代写Assignment 2 - Video Presentation帮做R编程

- 首页 >> Matlab编程

Assignment 2 - Video Presentation (35%)

Principal Component Analysis

TASK

For your video presentation, you must demonstrate your PCA analysis on the continuous features of the WACY-COM dataset and interpret the results. Submit the recording via the Panopto link on Canvas. Please ensure you follow the instructions  carefully.

The due date for this assessment is Friday of Week 6 on 4 April 2025 before midnight.

Perform PCA and Visualise Data

(i) First, copy the code below to a R script. Enter your student ID into the command set.seed(.) and run the whole code. The code will create a sub-sample of 400 that is unique to you.

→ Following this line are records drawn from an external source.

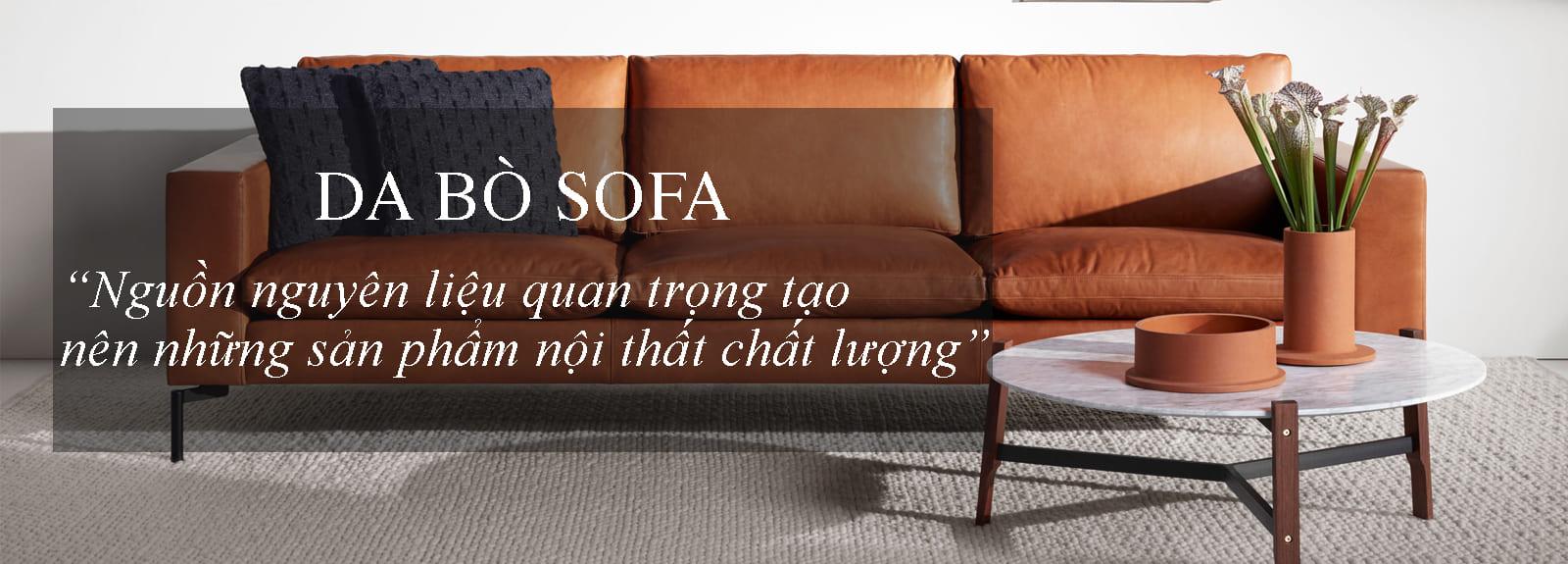 Da bò sofa nhập khẩu có đầy đủ chứng nhận CO, CQ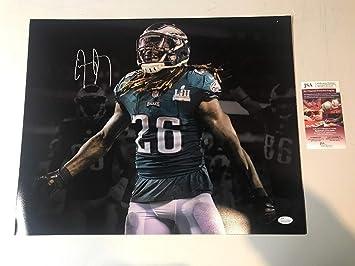 c7b7af2a14c Jay Ajayi Autograph Autographed Signed Eagles Super Bowl Lii ...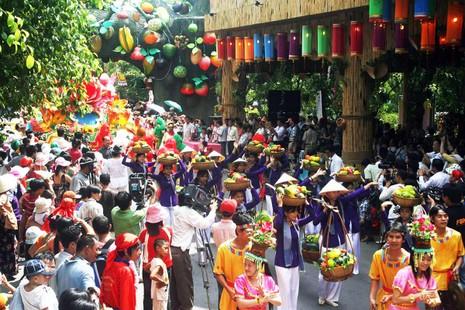 'Lễ hội Trái cây Nam Bộ 2016': Phong phú, đa dạng đủ loại trái cây - ảnh 6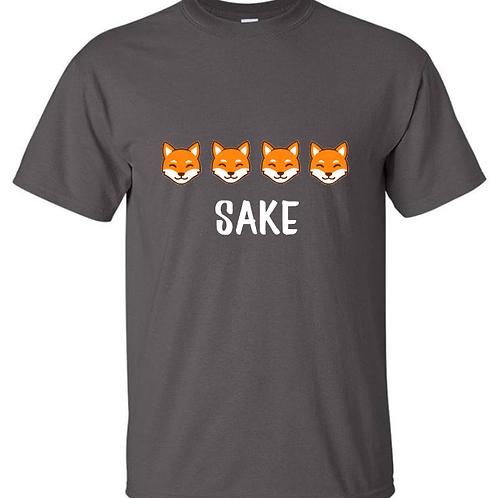 Four Fox Sake Unisex T-Shirt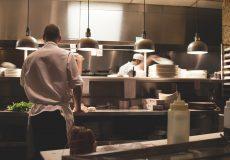COVID-19 : Adaptation des régles relatives aux difficultés des entreprises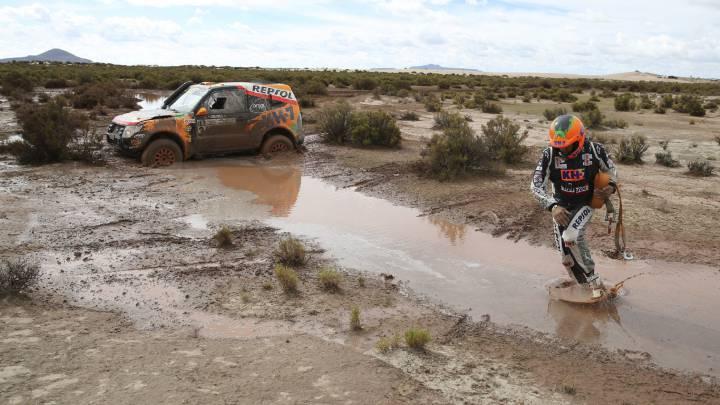 También se recorta la octava etapa del Dakar por las lluvias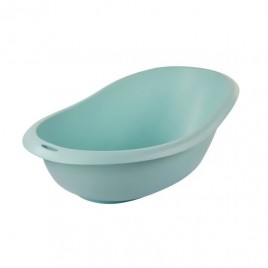 Baignoire ergonomique verso bleue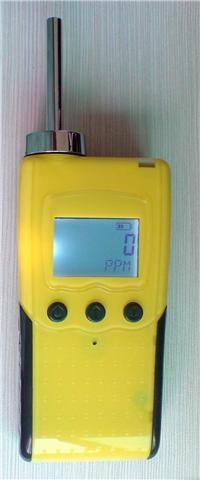 手持式氮气气体检测报警仪图片/手持式氮气气体检测报警仪样板图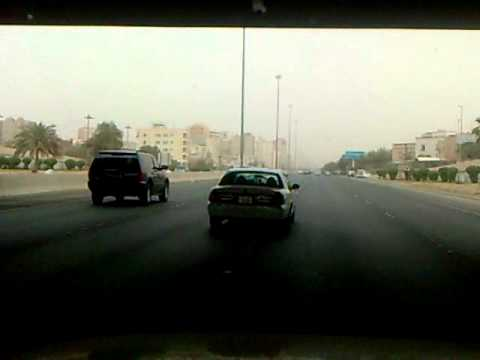Kuwait Lonng Drive Kuch Humko Tumse Kehna To Hai video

#You may need to change/include the path of your working directory

#Import the dataset into R Studio.

dat <- read.csv("WACY-COM.csv", na.strings=NA, stringsAsFactors=TRUE) set.seed(Enter your student ID here)

#Randomly select 400 rows

selected.rows <- sample(1:nrow(dat),size=400,replace=FALSE)

#Your sub-sample of 400 observations

mydata <- dat[selected.rows,]

dim(mydata) #check the dimension of your sub-sample

(ii)  Extract  only  the continuous features and  the APT feature from  the  WACY-COM  dataset and store them as a data frame/tibble. Refer to Assignment 1 for the feature description if needed.

(iii) Clean the extracted data based on the feedback received from Assignment 1.

(iv) Remove the incomplete cases to make it usable in “R” for PCA.

(v)  Perform PCA using prcomp(.) in R, but only on the numeric features (i.e. ignore APT  in this step).

-     Explain   why   you   believe   the   data   should   or   should   not   be   scaled,   i.e. standardised, when performing PCA.

-     Display and describe the individual and cumulative proportions of variance (3 decimal places) explained by each of the principal components.

-     Outline how many principal components are adequate to explain at least 50% of the variability in your data.

-     Display and interpret the coefficients (or loadings) to 3 decimal places for PC1, PC2 and  PC3.  Describe  which  features  (based  on  the  loadings)  are  the key drivers for each of these three principal components.

(vi) Create and display the biplot for PC1 vs. PC2 to visualise the PCA results in the first two dimensions. Colour-code the points based on the APT feature. Explain the biplot by commenting on the PCA plot and the loadings plot individually, and then both plots combined (see Slides 28-29 of Module 3 notes). Finally, comment on and justify which (if any) features can help distinguish APT activity.

(vii)     Based on the results from parts (v) and (vi), describe

- whether PC1 or PC2 (choose one) best assists in classifying APT. Hint: Project   all points in the PCA plot onto the PC1 axis (i.e. consider the PC1 scores only) and assess whether there is a clear separation between known and unknown APT actors. Then, project onto the PC2 axis (i.e. consider the PC2 scores only) and evaluate whether the separation is better than in PC1. You can access the PCA scores for PC1 and PC2 via mypca$x, assuming mypca contains your PCA results from prcomp(.).

-     the key features in this dimension that can drive this process  (Hint: based on your decision above, examine the loadings from part (v) of your chosen PC and choose those whose absolute loading (i.e. disregard the sign) is greater than 0.3).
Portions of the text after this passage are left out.